**What you need to do**
In the records, swap "the dark background" for "the black backdrop" in everything from the line containing "In this picture, which of" down to the line containing "3. fingers at", and reproduce only those lines with all else unchanged.

**Records for the exercise**

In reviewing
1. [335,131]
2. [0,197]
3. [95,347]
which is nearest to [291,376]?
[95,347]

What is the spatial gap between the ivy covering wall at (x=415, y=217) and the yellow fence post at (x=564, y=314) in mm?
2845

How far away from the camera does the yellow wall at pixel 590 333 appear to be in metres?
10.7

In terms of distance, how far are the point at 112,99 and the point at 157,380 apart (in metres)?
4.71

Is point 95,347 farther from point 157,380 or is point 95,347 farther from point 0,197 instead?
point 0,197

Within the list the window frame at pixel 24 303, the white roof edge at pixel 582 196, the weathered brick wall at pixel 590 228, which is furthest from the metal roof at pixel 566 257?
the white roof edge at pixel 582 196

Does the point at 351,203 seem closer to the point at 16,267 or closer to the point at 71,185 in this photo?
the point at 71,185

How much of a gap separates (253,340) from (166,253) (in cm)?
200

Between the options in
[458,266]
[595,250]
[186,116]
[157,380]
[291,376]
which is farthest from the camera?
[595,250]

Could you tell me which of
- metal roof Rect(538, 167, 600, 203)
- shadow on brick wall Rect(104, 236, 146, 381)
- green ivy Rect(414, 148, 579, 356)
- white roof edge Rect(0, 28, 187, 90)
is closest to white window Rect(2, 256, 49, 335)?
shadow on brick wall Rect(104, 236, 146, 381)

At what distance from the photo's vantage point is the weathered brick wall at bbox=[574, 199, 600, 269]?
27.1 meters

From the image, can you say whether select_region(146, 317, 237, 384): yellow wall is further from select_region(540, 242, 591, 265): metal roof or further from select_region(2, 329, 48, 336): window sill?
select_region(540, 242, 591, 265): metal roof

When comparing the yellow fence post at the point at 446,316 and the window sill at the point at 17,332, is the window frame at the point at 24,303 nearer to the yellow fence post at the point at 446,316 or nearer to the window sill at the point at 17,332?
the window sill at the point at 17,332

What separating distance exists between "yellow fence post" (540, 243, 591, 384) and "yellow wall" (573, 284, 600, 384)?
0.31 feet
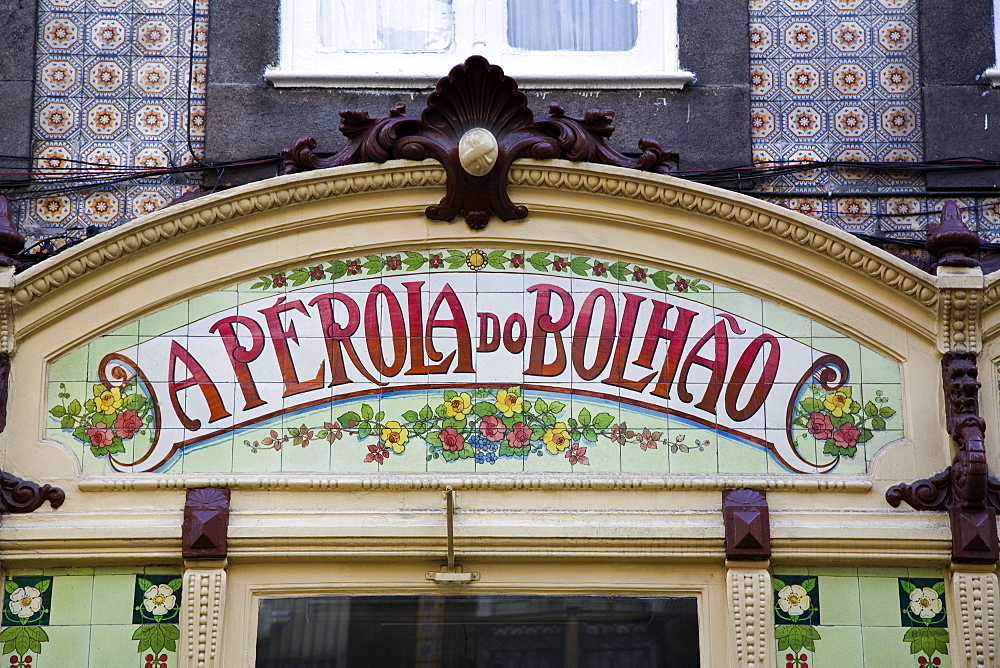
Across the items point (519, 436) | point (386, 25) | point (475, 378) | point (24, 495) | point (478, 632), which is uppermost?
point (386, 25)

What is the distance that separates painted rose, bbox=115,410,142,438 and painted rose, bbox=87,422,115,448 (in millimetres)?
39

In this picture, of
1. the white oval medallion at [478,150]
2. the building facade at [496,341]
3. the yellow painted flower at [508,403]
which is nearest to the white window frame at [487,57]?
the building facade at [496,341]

--

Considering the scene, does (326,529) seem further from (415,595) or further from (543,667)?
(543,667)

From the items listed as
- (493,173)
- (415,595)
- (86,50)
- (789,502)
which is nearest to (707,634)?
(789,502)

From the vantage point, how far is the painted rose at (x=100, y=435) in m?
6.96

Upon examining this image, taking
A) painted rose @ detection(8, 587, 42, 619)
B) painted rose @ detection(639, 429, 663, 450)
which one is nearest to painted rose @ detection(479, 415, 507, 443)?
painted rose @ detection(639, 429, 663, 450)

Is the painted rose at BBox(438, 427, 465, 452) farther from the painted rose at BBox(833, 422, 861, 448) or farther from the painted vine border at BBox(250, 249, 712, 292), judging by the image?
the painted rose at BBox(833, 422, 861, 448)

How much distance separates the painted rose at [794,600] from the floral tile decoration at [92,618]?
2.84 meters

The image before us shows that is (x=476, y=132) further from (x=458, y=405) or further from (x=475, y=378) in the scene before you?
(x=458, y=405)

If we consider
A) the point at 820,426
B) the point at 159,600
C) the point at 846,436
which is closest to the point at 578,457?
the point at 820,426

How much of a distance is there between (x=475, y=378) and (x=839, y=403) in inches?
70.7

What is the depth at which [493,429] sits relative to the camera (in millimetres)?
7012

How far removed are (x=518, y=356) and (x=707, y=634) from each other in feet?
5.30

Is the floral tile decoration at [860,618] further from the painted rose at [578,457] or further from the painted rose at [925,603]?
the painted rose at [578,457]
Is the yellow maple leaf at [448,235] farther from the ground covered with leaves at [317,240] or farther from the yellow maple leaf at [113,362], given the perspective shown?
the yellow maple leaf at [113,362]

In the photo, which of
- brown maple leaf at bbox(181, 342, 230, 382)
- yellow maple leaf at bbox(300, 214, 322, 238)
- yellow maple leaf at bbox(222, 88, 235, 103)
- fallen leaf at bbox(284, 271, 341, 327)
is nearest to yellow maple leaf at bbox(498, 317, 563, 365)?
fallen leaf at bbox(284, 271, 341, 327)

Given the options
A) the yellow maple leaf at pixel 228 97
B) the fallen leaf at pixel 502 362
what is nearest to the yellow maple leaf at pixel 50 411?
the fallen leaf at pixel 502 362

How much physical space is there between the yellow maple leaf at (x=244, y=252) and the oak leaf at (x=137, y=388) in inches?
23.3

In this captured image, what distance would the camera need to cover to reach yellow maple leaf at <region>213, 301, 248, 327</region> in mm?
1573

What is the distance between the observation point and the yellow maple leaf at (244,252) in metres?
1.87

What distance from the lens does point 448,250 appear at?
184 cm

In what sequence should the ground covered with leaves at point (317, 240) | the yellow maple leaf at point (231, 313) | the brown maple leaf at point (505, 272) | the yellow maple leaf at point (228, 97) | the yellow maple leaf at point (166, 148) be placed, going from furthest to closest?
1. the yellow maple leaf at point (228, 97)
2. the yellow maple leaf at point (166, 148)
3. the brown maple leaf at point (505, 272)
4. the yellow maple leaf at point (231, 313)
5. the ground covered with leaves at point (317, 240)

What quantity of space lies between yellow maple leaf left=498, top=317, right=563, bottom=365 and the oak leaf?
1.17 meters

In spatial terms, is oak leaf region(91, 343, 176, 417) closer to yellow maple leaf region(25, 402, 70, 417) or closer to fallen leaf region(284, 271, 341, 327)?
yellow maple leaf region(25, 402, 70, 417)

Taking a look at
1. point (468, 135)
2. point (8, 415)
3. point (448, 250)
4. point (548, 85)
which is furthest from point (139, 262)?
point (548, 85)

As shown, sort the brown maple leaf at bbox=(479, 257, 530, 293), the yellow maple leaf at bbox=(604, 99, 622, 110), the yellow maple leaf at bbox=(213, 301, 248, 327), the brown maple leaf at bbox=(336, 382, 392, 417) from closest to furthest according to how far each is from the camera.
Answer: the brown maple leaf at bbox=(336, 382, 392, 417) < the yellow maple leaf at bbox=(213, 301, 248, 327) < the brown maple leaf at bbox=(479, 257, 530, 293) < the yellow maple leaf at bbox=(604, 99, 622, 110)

* * *

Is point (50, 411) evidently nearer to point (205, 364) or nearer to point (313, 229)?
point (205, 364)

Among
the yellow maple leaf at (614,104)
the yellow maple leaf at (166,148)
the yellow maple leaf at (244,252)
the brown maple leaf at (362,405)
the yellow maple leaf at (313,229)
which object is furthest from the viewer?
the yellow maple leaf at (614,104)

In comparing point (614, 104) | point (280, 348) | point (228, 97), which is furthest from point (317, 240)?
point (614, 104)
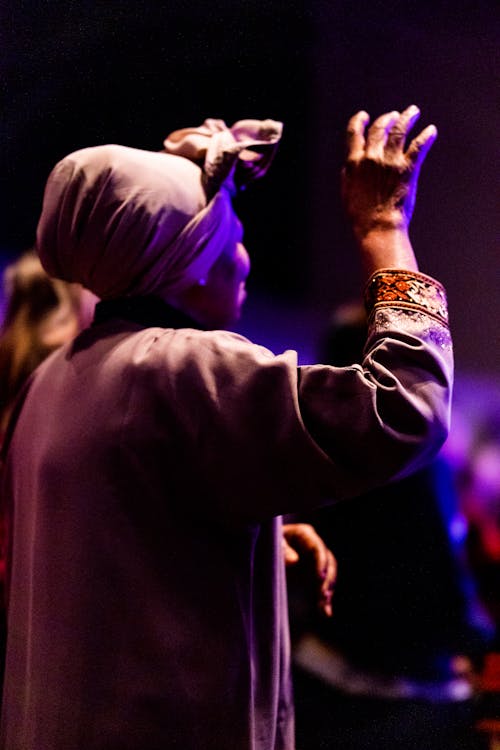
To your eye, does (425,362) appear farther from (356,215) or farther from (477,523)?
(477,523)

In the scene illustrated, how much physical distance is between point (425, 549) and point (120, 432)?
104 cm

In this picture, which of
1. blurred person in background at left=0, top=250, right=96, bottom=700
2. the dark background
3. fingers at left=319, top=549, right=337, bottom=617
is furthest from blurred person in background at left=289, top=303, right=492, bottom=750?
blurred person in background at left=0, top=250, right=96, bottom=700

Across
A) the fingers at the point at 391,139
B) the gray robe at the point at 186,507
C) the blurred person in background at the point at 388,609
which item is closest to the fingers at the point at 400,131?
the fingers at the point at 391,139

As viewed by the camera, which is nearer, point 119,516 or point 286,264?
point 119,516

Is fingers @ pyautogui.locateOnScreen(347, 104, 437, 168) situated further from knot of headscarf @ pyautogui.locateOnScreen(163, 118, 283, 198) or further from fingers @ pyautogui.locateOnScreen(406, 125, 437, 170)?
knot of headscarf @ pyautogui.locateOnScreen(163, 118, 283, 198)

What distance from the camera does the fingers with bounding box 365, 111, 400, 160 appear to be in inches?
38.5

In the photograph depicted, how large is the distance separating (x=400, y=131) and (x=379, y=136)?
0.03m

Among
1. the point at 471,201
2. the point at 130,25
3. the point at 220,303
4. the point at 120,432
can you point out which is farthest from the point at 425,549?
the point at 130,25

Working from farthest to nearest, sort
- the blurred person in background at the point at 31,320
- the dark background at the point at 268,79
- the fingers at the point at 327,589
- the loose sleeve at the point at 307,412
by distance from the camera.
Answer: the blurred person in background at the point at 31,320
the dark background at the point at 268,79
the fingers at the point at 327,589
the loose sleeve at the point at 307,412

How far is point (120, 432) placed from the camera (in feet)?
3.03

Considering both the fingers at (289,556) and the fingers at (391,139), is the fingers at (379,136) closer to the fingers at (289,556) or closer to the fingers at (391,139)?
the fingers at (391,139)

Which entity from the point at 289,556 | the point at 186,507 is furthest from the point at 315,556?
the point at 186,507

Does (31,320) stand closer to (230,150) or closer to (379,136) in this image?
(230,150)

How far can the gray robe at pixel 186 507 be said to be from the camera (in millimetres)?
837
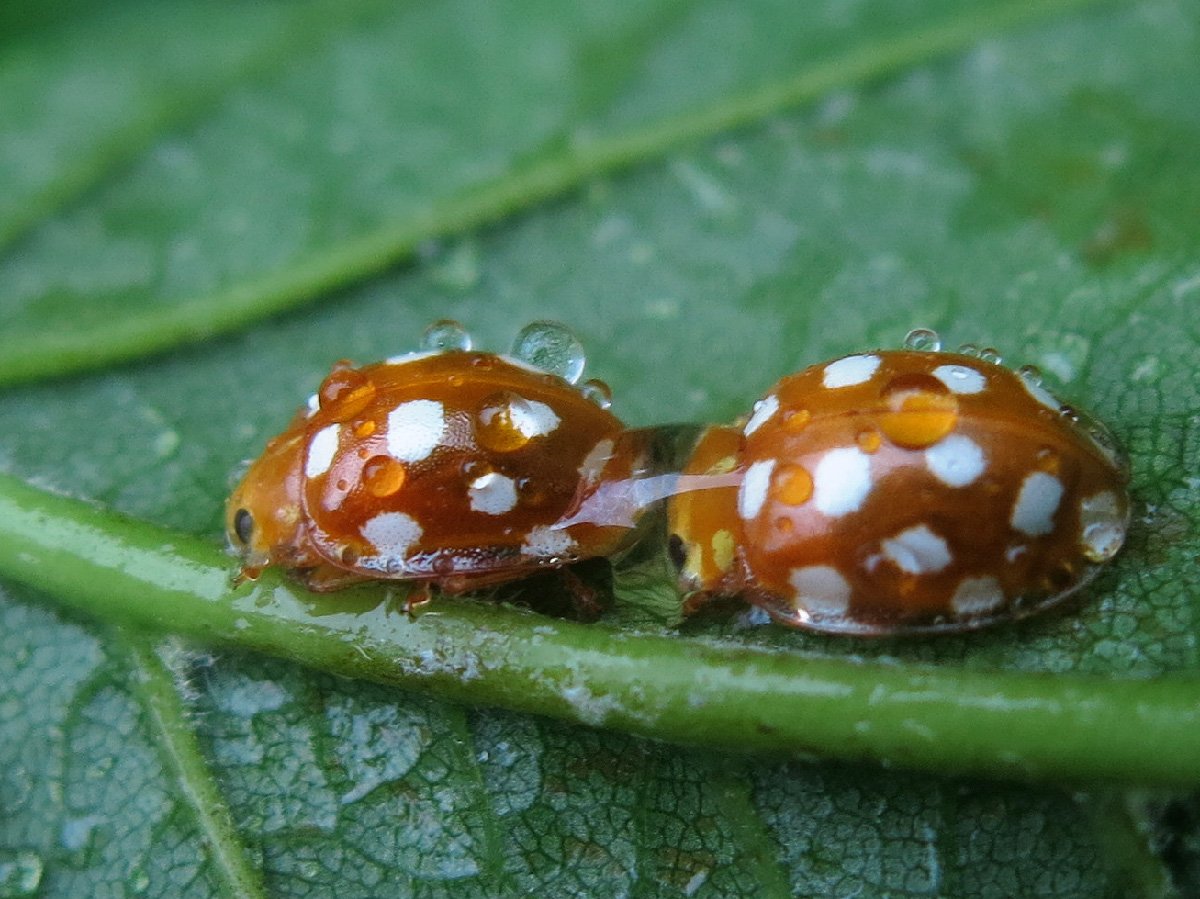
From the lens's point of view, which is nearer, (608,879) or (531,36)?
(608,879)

**Task output**
In this picture, which of
1. blurred person in background at left=0, top=250, right=96, bottom=700
2. the black backdrop
3. fingers at left=319, top=549, right=337, bottom=617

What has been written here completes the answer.